To ensure the randomness and determinism of pet generation, engineers used the user's ID in conjunction with the Mulberry32 pseudorandom number generation algorithm.

TypeScript

// 18 species: duck, goose, blob, cat, dragon, octopus, owl, penguin, ...

// 5 rarity levels: common (60%), uncommon (25%), rare (10%), epic (4%), legendary (1%)

// Attributes: DEBUGGING, PATIENCE, CHAOS, WISDOM, SNARK

// Accessories: crown, tophat, propeller, halo, wizard, beanie, tinyduck

// Special: 1% chance of shiny

The funniest detail is that the English name of a certain animal species happens to be identical to Anthropic’s highly confidential internal model code name—perhaps the recently leaked strongest Claude capybara.

To bypass the prohibited word detection of the compliance code scanner, engineers used String.fromCharCode() to dynamically construct the word.

This humorous, geeky approach stands out in otherwise extremely serious infrastructure code.

PART.09 What can we learn?

Anthropic certainly needs to conduct a thorough review of its internal process controls after suffering consecutive leaks of its core model technical documentation and core application source code.

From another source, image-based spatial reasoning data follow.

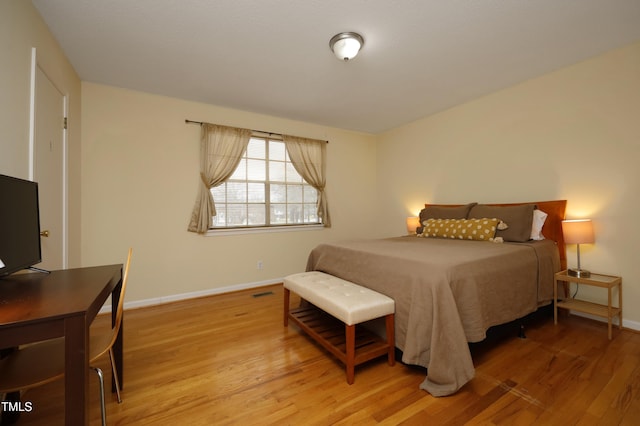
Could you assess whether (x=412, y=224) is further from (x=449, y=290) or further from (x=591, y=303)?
(x=449, y=290)

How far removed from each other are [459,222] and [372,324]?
1695mm

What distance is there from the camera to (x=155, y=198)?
3.13 m

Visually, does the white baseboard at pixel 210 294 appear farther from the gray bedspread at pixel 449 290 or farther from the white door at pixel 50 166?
the white door at pixel 50 166

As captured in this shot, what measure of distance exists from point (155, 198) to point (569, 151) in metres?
4.46

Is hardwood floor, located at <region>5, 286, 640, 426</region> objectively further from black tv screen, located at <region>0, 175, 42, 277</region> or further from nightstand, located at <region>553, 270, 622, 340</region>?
black tv screen, located at <region>0, 175, 42, 277</region>

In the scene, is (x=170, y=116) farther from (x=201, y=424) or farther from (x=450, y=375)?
(x=450, y=375)

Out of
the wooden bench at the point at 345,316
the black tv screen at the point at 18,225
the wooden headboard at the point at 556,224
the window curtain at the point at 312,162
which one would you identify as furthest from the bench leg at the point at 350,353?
the window curtain at the point at 312,162

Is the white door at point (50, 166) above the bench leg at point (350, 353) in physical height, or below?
above

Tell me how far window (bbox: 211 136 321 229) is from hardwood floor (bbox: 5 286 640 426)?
5.46 ft

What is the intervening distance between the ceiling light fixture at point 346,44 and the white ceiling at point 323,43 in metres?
0.05

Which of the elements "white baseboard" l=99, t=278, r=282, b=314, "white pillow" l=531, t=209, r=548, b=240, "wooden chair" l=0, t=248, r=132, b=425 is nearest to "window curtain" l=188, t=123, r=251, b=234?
"white baseboard" l=99, t=278, r=282, b=314

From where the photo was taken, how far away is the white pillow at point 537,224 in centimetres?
272

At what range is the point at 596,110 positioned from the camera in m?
2.50

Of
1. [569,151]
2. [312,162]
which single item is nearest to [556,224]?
[569,151]
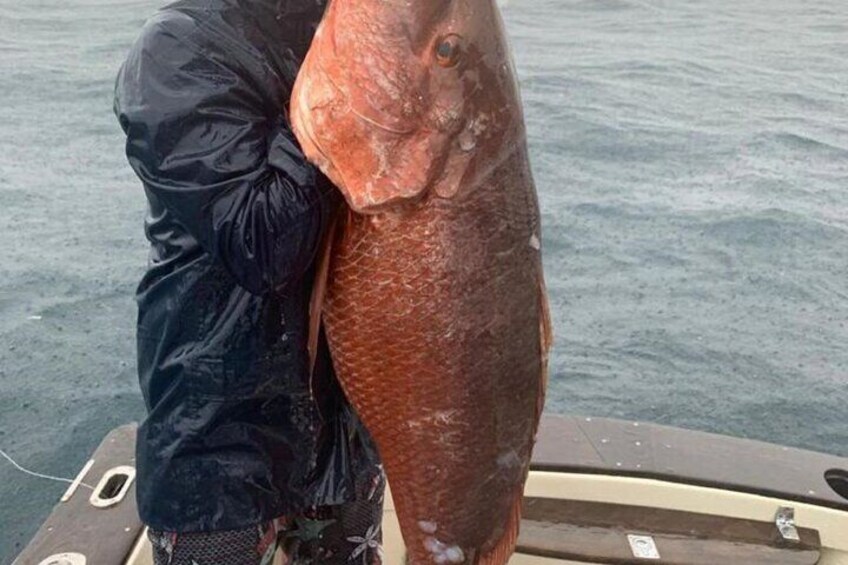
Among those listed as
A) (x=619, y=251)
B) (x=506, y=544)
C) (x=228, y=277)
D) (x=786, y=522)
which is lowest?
(x=619, y=251)

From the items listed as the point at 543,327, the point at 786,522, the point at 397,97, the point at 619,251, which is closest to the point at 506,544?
the point at 543,327

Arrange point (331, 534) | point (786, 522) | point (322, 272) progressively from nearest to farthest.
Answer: point (322, 272) → point (331, 534) → point (786, 522)

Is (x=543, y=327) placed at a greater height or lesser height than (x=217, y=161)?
lesser

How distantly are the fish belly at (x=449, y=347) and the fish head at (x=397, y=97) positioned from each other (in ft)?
0.23

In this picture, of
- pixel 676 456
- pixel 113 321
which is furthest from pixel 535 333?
pixel 113 321

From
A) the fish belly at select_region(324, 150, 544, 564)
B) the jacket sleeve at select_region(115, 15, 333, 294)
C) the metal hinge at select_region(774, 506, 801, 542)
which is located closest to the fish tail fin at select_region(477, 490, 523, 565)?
Answer: the fish belly at select_region(324, 150, 544, 564)

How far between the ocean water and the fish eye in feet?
10.6

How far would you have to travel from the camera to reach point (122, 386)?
506 cm

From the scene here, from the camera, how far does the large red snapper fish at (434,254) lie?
1.51 meters

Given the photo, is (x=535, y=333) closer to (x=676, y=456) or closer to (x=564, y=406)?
(x=676, y=456)

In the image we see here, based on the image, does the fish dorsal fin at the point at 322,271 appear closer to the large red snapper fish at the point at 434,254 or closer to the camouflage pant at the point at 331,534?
the large red snapper fish at the point at 434,254

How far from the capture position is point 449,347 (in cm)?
165

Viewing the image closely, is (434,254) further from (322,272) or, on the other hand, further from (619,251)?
(619,251)

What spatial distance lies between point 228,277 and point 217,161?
35 centimetres
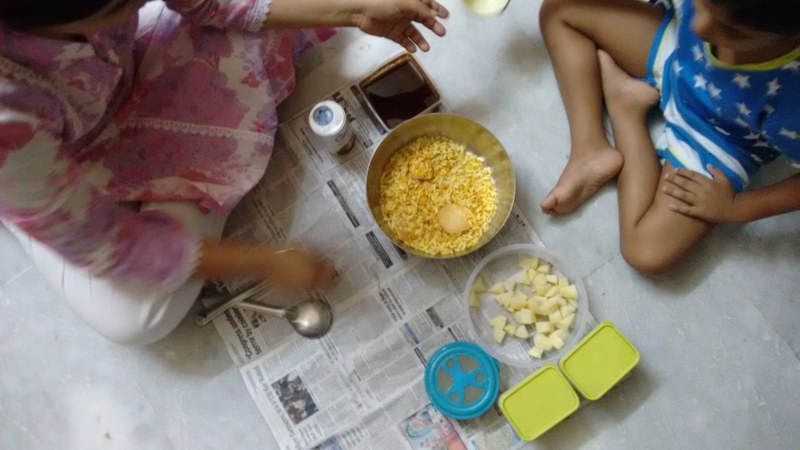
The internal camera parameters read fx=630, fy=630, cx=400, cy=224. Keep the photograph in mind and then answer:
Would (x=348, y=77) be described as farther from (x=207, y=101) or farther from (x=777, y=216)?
(x=777, y=216)

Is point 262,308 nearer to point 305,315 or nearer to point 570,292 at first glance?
point 305,315

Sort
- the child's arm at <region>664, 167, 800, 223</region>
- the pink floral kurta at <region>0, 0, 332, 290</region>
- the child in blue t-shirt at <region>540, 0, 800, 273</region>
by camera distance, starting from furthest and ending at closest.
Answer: the child's arm at <region>664, 167, 800, 223</region>, the child in blue t-shirt at <region>540, 0, 800, 273</region>, the pink floral kurta at <region>0, 0, 332, 290</region>

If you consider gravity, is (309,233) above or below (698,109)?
below

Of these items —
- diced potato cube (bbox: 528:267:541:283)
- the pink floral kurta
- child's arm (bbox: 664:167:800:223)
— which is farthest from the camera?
diced potato cube (bbox: 528:267:541:283)

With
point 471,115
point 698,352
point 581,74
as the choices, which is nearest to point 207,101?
point 471,115

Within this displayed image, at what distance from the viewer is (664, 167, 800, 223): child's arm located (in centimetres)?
94

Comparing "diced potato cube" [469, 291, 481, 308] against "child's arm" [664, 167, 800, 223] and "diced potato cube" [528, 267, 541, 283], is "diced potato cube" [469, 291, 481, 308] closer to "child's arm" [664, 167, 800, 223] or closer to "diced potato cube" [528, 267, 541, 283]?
"diced potato cube" [528, 267, 541, 283]

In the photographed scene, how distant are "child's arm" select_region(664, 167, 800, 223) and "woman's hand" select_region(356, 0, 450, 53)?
0.45 m

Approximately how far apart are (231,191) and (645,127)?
2.26ft

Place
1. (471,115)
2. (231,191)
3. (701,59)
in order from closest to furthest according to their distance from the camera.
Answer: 1. (701,59)
2. (231,191)
3. (471,115)

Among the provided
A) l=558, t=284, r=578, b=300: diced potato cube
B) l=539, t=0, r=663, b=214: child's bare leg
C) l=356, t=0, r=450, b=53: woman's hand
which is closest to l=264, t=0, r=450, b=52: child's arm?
l=356, t=0, r=450, b=53: woman's hand

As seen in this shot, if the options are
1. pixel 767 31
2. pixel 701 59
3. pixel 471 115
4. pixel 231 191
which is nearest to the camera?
pixel 767 31

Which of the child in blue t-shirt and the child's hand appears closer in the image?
the child in blue t-shirt

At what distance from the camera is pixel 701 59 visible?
0.88 metres
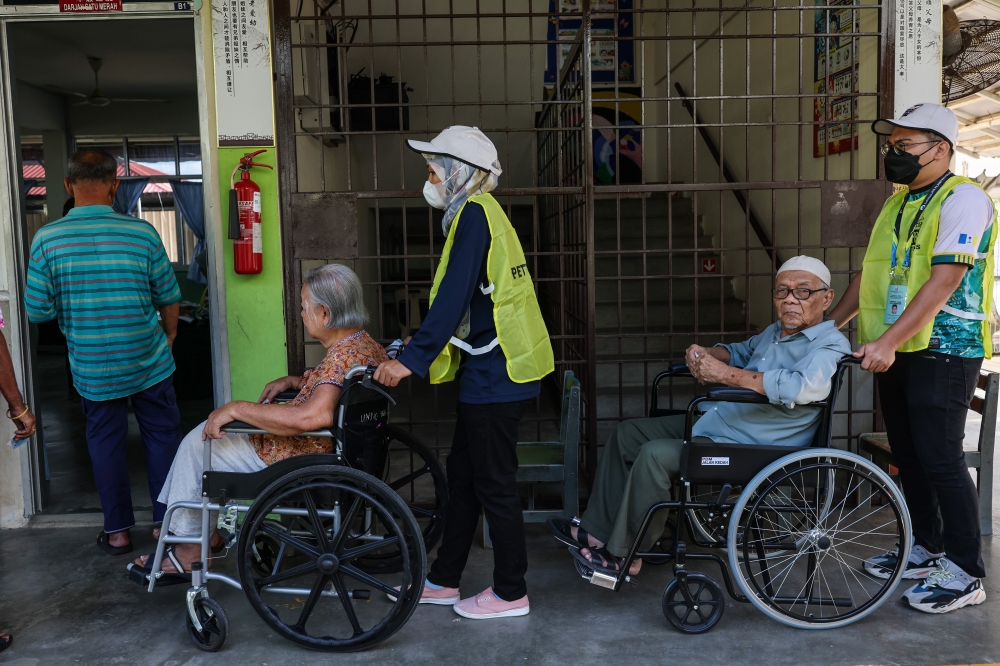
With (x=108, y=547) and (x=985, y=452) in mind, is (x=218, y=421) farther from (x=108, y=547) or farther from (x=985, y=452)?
(x=985, y=452)

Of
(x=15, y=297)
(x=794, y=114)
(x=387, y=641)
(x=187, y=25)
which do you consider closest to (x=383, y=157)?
(x=187, y=25)

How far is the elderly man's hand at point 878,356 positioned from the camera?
244 centimetres

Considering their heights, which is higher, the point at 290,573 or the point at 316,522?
the point at 316,522

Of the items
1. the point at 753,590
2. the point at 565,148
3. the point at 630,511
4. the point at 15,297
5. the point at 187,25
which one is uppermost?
the point at 187,25

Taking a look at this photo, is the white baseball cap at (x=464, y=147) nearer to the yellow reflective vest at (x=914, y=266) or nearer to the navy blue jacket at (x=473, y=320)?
the navy blue jacket at (x=473, y=320)

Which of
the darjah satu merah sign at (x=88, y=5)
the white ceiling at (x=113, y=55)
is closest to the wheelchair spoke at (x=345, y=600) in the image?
the darjah satu merah sign at (x=88, y=5)

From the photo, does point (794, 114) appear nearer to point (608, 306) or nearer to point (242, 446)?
point (608, 306)

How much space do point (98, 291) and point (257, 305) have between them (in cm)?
62

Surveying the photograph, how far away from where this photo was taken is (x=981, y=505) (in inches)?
127

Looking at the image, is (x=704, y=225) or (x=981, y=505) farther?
(x=704, y=225)

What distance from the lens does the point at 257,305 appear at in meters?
3.43

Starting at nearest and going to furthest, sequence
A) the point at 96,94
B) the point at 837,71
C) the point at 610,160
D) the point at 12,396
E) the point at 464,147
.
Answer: the point at 464,147 → the point at 12,396 → the point at 837,71 → the point at 610,160 → the point at 96,94

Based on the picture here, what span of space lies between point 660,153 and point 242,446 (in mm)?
6286

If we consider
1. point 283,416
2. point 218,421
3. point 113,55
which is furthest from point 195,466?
point 113,55
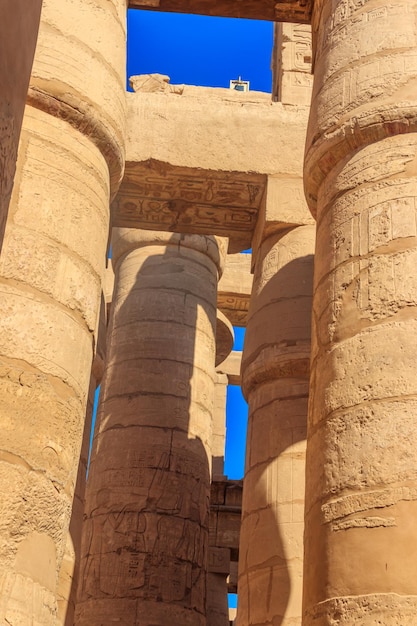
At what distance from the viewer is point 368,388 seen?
4445 mm

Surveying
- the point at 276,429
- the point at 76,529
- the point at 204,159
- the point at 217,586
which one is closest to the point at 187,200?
the point at 204,159

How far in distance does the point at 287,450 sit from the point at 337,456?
11.2 feet

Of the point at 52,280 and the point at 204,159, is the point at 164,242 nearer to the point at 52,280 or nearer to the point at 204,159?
the point at 204,159

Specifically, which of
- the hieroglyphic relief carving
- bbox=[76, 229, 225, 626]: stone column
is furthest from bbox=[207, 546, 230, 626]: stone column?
the hieroglyphic relief carving

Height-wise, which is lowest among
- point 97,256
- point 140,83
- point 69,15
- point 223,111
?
point 97,256

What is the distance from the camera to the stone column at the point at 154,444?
9.01 meters

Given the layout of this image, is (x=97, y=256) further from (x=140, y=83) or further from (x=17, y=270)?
(x=140, y=83)

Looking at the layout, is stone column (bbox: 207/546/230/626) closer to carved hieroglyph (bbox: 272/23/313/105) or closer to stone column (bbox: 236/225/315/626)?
stone column (bbox: 236/225/315/626)

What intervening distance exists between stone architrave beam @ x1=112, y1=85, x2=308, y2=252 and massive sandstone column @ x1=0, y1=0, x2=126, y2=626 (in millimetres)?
2519

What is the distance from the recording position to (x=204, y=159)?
8.86 metres

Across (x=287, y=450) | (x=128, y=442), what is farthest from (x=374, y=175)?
(x=128, y=442)

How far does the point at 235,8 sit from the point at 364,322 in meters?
4.23

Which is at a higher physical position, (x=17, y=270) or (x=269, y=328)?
(x=269, y=328)

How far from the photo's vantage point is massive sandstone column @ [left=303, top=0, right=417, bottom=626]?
13.2ft
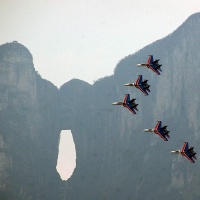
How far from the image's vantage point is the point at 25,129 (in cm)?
13962

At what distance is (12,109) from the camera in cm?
13888

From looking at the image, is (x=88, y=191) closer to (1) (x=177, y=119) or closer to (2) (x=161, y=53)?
(1) (x=177, y=119)

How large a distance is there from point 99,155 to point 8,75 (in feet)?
128

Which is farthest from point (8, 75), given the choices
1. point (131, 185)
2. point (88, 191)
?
point (131, 185)

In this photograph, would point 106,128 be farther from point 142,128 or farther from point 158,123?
point 158,123

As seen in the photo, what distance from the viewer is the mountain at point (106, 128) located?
117938 mm

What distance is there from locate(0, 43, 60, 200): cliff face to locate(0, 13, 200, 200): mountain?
29 cm

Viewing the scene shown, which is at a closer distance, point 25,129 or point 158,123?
point 158,123

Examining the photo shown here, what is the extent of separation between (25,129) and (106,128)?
85.9ft

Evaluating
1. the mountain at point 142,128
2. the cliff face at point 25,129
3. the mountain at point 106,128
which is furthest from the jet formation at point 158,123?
the cliff face at point 25,129

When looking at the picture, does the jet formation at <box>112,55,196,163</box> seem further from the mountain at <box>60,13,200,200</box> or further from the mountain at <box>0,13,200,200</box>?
the mountain at <box>0,13,200,200</box>

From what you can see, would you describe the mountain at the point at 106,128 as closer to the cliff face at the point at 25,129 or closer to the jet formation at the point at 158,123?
the cliff face at the point at 25,129

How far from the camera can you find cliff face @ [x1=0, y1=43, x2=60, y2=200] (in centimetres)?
12738

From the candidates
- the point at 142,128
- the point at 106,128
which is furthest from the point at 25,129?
the point at 142,128
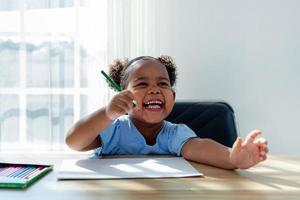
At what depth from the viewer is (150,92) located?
44.6 inches

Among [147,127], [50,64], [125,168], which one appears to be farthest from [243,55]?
[125,168]

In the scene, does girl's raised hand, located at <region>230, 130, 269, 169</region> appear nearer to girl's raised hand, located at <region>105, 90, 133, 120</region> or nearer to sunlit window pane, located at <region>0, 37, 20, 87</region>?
girl's raised hand, located at <region>105, 90, 133, 120</region>

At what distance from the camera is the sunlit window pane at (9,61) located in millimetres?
2326

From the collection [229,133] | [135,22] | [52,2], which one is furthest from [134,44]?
[229,133]

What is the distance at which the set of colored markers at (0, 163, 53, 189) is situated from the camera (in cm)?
65

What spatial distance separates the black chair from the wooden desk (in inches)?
22.2

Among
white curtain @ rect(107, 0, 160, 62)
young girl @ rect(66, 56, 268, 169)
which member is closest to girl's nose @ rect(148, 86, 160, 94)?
young girl @ rect(66, 56, 268, 169)

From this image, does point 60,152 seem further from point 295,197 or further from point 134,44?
point 295,197

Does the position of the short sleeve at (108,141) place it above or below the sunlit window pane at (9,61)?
below

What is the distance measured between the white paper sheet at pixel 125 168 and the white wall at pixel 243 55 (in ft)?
4.61

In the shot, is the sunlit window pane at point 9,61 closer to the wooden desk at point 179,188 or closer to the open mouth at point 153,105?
the open mouth at point 153,105

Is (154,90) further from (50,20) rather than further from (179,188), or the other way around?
(50,20)

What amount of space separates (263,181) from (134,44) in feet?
5.21

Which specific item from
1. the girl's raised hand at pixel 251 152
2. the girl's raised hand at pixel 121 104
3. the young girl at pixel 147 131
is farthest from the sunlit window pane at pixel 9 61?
the girl's raised hand at pixel 251 152
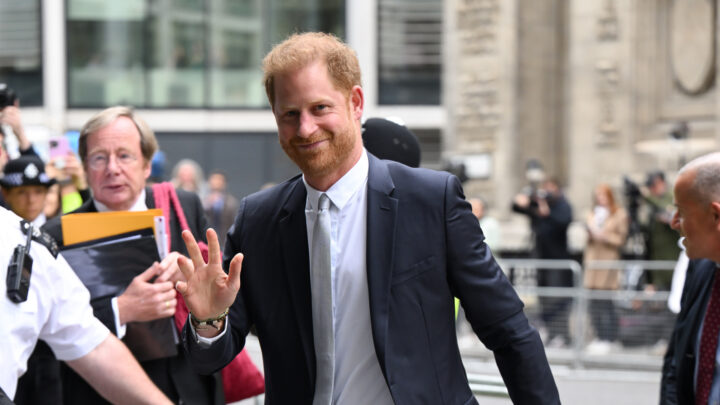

But technology itself is not to blame—this 510,000-line codebase serves as an excellent textbook for the industry.

The underlying design of Claude Code shows that the era of starting businesses in large model applications by merely piecing together prompts, stacking vector databases, and wrapping them in a simple loop has ended.

The real barriers are built on extreme cost optimization for tokens (Prompt Cache optimization), streamlined scheduling for multi-state machine coordination (Coordinator and Fork mechanisms), balancing user intent tolerance with security interventions (YOLO Classifier), and deep integration with the host operating system’s file streams.

Forks of these source codes on GitHub are currently at risk of being taken down at any time due to DMCA requests.

Regardless, Claude Code has set a new technical benchmark for AI assistant products by 2026.

Professionals should take this opportunity to carefully review and adopt the best engineering practices outlined herein.